Instructions to follow: Retype everything in the listing, leaving each line exactly as it is.

Rows of spatial question data:
----------

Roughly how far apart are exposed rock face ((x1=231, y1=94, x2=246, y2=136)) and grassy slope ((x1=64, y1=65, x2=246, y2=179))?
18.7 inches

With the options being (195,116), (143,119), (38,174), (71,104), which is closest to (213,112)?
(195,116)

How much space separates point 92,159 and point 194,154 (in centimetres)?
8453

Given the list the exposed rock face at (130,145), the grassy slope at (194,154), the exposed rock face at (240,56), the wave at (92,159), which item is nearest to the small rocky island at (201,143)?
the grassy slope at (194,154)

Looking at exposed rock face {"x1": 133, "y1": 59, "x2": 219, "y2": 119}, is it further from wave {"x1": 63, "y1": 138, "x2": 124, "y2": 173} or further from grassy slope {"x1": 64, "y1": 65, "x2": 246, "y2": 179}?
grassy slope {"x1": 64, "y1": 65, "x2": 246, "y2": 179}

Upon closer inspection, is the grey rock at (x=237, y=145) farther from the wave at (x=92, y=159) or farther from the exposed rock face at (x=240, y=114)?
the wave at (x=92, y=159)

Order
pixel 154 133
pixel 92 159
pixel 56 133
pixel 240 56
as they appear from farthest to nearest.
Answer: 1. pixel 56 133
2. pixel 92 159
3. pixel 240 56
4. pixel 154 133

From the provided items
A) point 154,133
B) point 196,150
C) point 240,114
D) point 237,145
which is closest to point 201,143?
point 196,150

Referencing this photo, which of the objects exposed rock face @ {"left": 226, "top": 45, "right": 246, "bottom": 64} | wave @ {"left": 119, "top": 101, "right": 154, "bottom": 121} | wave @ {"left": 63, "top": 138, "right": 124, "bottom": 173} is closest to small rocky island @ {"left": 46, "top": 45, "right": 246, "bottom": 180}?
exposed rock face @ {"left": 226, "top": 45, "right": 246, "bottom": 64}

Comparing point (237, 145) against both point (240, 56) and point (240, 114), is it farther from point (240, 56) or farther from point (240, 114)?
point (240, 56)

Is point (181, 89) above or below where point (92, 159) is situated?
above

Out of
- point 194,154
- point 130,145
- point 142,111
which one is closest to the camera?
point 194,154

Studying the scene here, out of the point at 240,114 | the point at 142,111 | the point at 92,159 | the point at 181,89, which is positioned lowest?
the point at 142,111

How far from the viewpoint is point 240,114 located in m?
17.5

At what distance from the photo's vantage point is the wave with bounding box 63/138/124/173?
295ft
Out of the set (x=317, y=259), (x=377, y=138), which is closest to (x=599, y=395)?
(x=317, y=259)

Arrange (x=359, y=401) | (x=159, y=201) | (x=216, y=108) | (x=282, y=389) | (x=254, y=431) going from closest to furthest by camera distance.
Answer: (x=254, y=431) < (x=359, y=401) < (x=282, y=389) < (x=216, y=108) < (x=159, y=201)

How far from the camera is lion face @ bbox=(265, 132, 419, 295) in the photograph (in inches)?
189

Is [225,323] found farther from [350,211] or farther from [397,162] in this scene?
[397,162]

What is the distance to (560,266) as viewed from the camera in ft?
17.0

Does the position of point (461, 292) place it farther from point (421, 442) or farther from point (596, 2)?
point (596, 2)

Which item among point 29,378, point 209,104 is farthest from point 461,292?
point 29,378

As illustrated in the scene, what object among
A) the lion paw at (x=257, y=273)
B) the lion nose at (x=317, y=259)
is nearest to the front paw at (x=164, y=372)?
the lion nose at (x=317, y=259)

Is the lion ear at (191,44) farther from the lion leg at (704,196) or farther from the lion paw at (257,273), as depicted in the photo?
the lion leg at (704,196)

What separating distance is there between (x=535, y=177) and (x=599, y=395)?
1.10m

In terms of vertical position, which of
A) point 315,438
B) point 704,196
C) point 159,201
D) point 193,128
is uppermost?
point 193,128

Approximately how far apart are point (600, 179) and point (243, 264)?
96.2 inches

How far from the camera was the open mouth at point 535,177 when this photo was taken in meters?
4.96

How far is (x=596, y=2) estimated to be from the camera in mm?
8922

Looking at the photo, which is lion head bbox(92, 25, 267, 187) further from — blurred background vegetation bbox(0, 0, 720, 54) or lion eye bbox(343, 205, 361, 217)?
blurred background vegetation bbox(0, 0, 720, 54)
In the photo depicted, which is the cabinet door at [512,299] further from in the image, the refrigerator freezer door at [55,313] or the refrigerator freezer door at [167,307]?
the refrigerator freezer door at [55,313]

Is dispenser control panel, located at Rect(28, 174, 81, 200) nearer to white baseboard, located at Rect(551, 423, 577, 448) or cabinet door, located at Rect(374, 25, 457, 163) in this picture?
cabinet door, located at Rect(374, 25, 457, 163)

----------

Final result:
Roughly how far apart are exposed rock face ((x1=231, y1=94, x2=246, y2=136)) and grassy slope ((x1=64, y1=65, x2=246, y2=179))?
18.7 inches

With the options being (195,116), (143,119), (38,174), (71,104), which is closest to (213,112)?
(195,116)

How much space separates point 92,159 and point 194,154 (in centimetres)?
8453

Given the list the exposed rock face at (130,145), the grassy slope at (194,154), the exposed rock face at (240,56), the wave at (92,159), which item is nearest to the small rocky island at (201,143)?
the grassy slope at (194,154)

Looking at exposed rock face {"x1": 133, "y1": 59, "x2": 219, "y2": 119}, is it further from wave {"x1": 63, "y1": 138, "x2": 124, "y2": 173} or further from grassy slope {"x1": 64, "y1": 65, "x2": 246, "y2": 179}?
grassy slope {"x1": 64, "y1": 65, "x2": 246, "y2": 179}

Upon closer inspection, is the grey rock at (x=237, y=145) farther from the wave at (x=92, y=159) or farther from the exposed rock face at (x=240, y=114)?
the wave at (x=92, y=159)

Order
pixel 154 133
pixel 92 159
pixel 56 133
pixel 240 56
as they appear from farthest to nearest.
Answer: 1. pixel 56 133
2. pixel 92 159
3. pixel 240 56
4. pixel 154 133

From the provided items
A) point 154,133
B) point 196,150
C) point 240,114
D) point 237,145
which is closest to point 201,143?
point 196,150

Referencing this photo, which of the objects exposed rock face @ {"left": 226, "top": 45, "right": 246, "bottom": 64} | wave @ {"left": 119, "top": 101, "right": 154, "bottom": 121} | wave @ {"left": 63, "top": 138, "right": 124, "bottom": 173} is closest to small rocky island @ {"left": 46, "top": 45, "right": 246, "bottom": 180}?
exposed rock face @ {"left": 226, "top": 45, "right": 246, "bottom": 64}

Comparing point (237, 145) against both point (240, 56) and point (240, 114), is it farther from point (240, 56) or farther from point (240, 114)?
point (240, 56)

Is point (181, 89) above or below where point (92, 159) is situated?
above

Out of
- point 194,154
- point 130,145
- point 142,111
which one is closest to the camera?
point 194,154

Studying the scene here, out of the point at 240,114 | the point at 142,111 | the point at 92,159 | the point at 181,89, which is positioned lowest?
the point at 142,111

How far from the viewpoint is point 240,114 located in m?
17.5

At what distance from the photo's vantage point is the wave with bounding box 63/138/124/173?
295ft
Out of the set (x=317, y=259), (x=377, y=138), which is closest to (x=599, y=395)?
(x=317, y=259)

Arrange (x=359, y=401) | (x=159, y=201) | (x=216, y=108) | (x=282, y=389) | (x=254, y=431) going from closest to furthest by camera distance.
Answer: (x=254, y=431) < (x=359, y=401) < (x=282, y=389) < (x=216, y=108) < (x=159, y=201)

How far from the camera is lion face @ bbox=(265, 132, 419, 295) in the photograph (in inches)?
189

Is [225,323] found farther from [350,211] or farther from [397,162] in this scene?
[397,162]

What is the distance to (560,266) as viewed from the camera in ft?
17.0

Does the position of point (461, 292) place it farther from point (421, 442) or farther from point (596, 2)?
point (596, 2)

Which item among point 29,378, point 209,104 is farthest from point 461,292?
point 29,378

As illustrated in the scene, what object among
A) the lion paw at (x=257, y=273)
B) the lion nose at (x=317, y=259)
is nearest to the front paw at (x=164, y=372)?
the lion nose at (x=317, y=259)

Is the lion ear at (191,44) farther from the lion leg at (704,196) or farther from the lion paw at (257,273), as depicted in the photo?
the lion leg at (704,196)

What separating distance is there between (x=535, y=177) and (x=599, y=395)?
1.10m

In terms of vertical position, which of
A) point 315,438
B) point 704,196
C) point 159,201
D) point 193,128
is uppermost?
point 193,128

Approximately how far apart are point (600, 179) and point (243, 264)?
96.2 inches

How far from the camera was the open mouth at point 535,177 when this photo was taken in meters?
4.96

How far is (x=596, y=2) estimated to be from the camera in mm?
8922

Looking at the photo, which is lion head bbox(92, 25, 267, 187) further from — blurred background vegetation bbox(0, 0, 720, 54) or lion eye bbox(343, 205, 361, 217)?
blurred background vegetation bbox(0, 0, 720, 54)
In the photo depicted, which is the cabinet door at [512,299] further from in the image, the refrigerator freezer door at [55,313] or the refrigerator freezer door at [167,307]?
the refrigerator freezer door at [55,313]

Is dispenser control panel, located at Rect(28, 174, 81, 200) nearer to white baseboard, located at Rect(551, 423, 577, 448) or cabinet door, located at Rect(374, 25, 457, 163) in this picture?
cabinet door, located at Rect(374, 25, 457, 163)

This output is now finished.